Records from a dataset:
** begin **
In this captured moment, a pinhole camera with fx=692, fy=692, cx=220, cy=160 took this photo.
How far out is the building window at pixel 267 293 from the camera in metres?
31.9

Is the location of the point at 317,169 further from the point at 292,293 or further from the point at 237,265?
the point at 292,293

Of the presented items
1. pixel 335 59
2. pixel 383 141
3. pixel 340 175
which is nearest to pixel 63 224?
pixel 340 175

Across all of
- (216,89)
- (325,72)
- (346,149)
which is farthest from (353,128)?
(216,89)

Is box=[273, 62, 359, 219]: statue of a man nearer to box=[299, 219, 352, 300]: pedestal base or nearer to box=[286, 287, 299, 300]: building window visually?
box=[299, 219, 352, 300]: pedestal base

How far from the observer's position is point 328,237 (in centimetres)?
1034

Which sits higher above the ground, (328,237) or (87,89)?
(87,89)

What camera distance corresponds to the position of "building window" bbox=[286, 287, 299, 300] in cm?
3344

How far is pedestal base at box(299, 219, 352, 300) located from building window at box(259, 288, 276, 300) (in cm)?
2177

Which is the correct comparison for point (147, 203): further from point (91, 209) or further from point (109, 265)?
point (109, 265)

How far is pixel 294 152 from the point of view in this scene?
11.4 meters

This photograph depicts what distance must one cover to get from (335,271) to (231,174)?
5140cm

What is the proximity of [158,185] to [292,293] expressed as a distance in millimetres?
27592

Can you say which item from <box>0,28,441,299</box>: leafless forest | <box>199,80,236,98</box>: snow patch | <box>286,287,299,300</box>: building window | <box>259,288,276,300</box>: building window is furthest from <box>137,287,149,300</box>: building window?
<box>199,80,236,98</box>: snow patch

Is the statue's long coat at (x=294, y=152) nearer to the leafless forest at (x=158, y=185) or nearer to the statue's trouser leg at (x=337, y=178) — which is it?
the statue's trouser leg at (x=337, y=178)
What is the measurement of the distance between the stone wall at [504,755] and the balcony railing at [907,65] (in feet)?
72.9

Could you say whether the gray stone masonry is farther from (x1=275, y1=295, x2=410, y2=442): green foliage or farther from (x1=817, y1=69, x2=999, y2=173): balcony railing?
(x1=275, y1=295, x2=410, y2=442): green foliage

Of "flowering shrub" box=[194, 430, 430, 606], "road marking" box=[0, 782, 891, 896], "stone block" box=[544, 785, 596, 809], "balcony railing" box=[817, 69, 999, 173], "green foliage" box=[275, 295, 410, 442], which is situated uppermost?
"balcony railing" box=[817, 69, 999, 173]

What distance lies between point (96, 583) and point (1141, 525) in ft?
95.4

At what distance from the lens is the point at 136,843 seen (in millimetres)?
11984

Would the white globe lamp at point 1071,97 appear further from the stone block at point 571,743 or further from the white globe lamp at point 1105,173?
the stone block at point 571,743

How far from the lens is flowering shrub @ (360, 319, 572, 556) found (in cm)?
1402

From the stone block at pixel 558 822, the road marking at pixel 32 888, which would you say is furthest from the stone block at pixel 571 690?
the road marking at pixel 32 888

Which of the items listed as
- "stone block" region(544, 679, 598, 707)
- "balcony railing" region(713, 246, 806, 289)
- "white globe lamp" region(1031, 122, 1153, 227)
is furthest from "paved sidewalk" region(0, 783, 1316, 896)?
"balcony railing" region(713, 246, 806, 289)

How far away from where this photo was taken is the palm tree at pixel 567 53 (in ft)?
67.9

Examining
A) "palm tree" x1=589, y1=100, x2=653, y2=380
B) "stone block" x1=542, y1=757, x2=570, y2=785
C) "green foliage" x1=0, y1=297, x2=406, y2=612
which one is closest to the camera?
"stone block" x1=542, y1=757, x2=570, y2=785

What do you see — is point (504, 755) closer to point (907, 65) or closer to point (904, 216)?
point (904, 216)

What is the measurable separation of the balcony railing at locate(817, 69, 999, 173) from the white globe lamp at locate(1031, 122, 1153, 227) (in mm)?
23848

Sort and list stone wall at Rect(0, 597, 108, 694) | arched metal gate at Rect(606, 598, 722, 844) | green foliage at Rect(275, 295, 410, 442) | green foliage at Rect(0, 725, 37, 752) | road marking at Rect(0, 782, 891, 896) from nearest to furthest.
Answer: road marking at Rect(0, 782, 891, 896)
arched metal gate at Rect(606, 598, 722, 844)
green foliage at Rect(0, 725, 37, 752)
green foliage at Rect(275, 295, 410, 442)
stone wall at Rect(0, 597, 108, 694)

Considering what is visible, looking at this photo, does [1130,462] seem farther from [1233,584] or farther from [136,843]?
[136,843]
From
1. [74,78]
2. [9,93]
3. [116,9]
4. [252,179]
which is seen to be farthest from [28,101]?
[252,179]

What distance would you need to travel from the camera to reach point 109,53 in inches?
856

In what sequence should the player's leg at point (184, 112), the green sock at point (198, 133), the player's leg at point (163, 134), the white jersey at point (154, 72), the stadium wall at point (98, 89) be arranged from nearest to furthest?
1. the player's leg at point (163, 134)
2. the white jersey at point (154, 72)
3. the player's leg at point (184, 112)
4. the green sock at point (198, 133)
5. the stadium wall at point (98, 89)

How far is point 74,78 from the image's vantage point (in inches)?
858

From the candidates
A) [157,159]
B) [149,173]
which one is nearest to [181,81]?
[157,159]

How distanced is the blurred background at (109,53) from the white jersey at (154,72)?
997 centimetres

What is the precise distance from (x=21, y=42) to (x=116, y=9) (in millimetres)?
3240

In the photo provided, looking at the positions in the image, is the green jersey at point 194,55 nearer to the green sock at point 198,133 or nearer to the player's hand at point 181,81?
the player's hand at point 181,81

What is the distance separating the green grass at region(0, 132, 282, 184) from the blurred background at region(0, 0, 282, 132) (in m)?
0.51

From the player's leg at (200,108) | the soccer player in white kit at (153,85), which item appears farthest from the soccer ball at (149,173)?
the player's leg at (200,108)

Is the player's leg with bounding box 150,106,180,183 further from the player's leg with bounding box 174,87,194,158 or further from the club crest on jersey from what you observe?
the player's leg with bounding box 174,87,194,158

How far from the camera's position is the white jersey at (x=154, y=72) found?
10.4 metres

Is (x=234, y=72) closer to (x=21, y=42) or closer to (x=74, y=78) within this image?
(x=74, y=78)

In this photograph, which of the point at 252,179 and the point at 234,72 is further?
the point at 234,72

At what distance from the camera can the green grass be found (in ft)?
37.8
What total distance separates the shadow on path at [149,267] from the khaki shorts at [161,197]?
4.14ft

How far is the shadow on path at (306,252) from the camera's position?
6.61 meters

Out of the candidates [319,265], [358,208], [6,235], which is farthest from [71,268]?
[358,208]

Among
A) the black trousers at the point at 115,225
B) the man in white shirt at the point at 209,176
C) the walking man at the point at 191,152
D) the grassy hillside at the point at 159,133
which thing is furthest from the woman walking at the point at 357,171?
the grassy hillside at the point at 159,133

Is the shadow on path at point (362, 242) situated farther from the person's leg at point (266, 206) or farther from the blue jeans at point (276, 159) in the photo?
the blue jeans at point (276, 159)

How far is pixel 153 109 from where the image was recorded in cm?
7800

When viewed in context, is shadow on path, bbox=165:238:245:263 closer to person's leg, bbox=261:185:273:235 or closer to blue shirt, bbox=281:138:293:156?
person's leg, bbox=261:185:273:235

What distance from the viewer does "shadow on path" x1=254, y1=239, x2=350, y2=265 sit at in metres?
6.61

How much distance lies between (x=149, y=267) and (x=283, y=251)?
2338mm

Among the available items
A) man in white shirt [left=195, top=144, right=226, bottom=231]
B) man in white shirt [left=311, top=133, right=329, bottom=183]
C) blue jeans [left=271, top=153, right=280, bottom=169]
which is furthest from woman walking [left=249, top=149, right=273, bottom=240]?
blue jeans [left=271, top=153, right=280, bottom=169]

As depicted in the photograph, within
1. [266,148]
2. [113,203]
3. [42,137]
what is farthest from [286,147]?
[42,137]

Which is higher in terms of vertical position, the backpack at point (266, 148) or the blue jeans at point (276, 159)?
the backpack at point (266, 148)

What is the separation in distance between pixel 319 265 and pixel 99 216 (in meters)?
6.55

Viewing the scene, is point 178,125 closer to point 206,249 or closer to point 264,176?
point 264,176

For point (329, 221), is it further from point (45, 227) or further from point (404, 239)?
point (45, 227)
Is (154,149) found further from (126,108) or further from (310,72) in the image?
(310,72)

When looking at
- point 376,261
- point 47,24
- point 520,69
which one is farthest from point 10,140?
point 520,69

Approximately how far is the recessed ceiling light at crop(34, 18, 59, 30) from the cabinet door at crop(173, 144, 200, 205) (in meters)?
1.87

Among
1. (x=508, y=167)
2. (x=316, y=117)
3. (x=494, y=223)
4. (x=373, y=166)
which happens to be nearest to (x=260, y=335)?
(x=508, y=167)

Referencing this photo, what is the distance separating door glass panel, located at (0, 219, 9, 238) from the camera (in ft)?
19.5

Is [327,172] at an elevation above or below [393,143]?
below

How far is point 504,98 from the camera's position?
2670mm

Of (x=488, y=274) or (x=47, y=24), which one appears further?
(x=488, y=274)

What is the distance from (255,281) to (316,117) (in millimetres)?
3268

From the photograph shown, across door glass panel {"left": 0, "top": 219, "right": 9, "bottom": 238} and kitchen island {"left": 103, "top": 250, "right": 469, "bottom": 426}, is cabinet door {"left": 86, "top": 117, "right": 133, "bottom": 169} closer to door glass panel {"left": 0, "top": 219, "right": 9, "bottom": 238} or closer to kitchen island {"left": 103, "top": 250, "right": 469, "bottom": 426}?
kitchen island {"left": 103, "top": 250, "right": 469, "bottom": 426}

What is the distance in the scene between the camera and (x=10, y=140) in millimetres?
** end **
What the task requires
Give back the lines of the listing from the one with "Referencing this photo, what" through the end, both included, exactly as written and with nothing added.

Answer for the task
Referencing this photo, what is the distance separating door glass panel, located at (0, 219, 9, 238) from the camera (in ft)?
19.5

Is [327,172] at an elevation above or below [393,143]?
below

How far is point 504,98 from the camera's position?
2670mm

Of (x=488, y=274) or (x=47, y=24), which one appears further?
(x=488, y=274)

What is the distance from (255,281) to (316,117) (in millimetres)?
3268

From the photograph shown, across door glass panel {"left": 0, "top": 219, "right": 9, "bottom": 238} and kitchen island {"left": 103, "top": 250, "right": 469, "bottom": 426}, is cabinet door {"left": 86, "top": 117, "right": 133, "bottom": 169} closer to door glass panel {"left": 0, "top": 219, "right": 9, "bottom": 238} or closer to kitchen island {"left": 103, "top": 250, "right": 469, "bottom": 426}?
kitchen island {"left": 103, "top": 250, "right": 469, "bottom": 426}

What is the distance in the scene between the camera and (x=10, y=140) in millimetres?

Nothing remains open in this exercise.